[Exercise text — start]

Far as I know (and this could be mistaken) it is the exact moment of the Grand Alignment of the Sun and the center of the galaxy as foretold by Mayan tradition and backed up by modern astonomy. If that's the case, then 11:11 GMT would be 5:11 AM here in the Central US, so we've timed our "doomsday party" for that time. Breakfast, champagne, a day off work. Should be fun, anyway.

----------


## Lady Dunsany

Chocolate must be added to the list.

----------


## Grahf

I don't put too much stock in things like that. I've heard people claim they look up at 1:11, 11:11, 2:22, 3:33, 4:44, 5:55, all those happy numbers. It's not my place to tell you what to believe but I myself don't put too much stock in it. I personally have never looked at a clock, seen 11:11 and thought "Hey, that's significant." Perhaps that's why.

----------


## d&g

Here is what happened to me some time ago which gave me the creeps. 

I was listening to an audio book by some fiction writer who writes a lot on mystical subjects. The story was called "Numbers" and was about a fictional character who discovers the influence of numbers in his life. The audio was in mp3 format and I used my laptop to listen to it. 

So, there was I sitting in front of my lappy, listening. The author was reading - "Now, to the enemy number 43 another ally was added - the devious number 29." As he said "43" I happened to glance at my lappy's clock, which said 7:43 pm. And as he said "29" I glanced to the side and my eyes fell on my table calendar, which said "29, december". Now that was weird! I was completely flabergasted when I glanced at the audio time on the Windows Media Player and it was on the 43d minute into the audio track.

All of this just makes it very clear to me that reality is just patterns of numbers - sometimes you get glimpses into these patterns and realize that if you could expand your consciousness you would not see any randomness in the world (as I am writing this - my computer clock says 14:11, which is the variation on the current number for me). All events and manifestations are harmonic vibrations of the Absolute within the Absolute.

----------


## redhand

You are not alone many people have reported seeing this also:

 Master numbers accentuate the meanings of the single digits, and for that reason they are considered to be the most powerful vibrations. They symbolize the expansion of consciousness through a series of steps or illuminations as growth takes place, until the ultimate of Christ Consciousness is attained.

[Exercise text — finish]
[Recorded data — start]

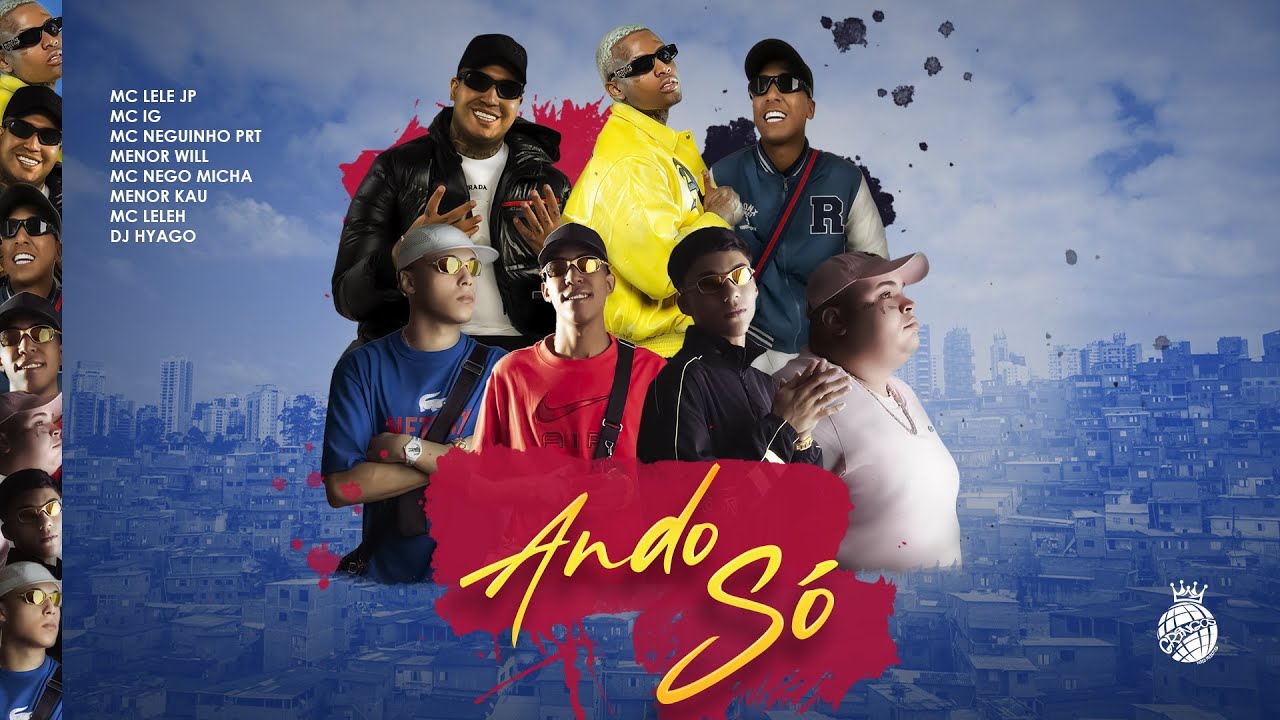 ANDO S&Oacute; - MC IG, Lele JP, Mc Nego Micha, Mc Neguinho PRT, Menor Will, Menor Kau, Mc Leleh, DJ Hyago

[Recorded data — finish]

• [Questions]
(a) Copy the part of the thread about numbers from "You are not" to "Consciousness is attained.".
(b) In the thread about numbers, what time did the laptop clock show when the reader of the audio book said "43"?

• [Solutions by task]
(a)
You are not alone many people have reported seeing this also:

 Master numbers accentuate the meanings of the single digits, and for that reason they are considered to be the most powerful vibrations. They symbolize the expansion of consciousness through a series of steps or illuminations as growth takes place, until the ultimate of Christ Consciousness is attained.

(b) 7:43 pm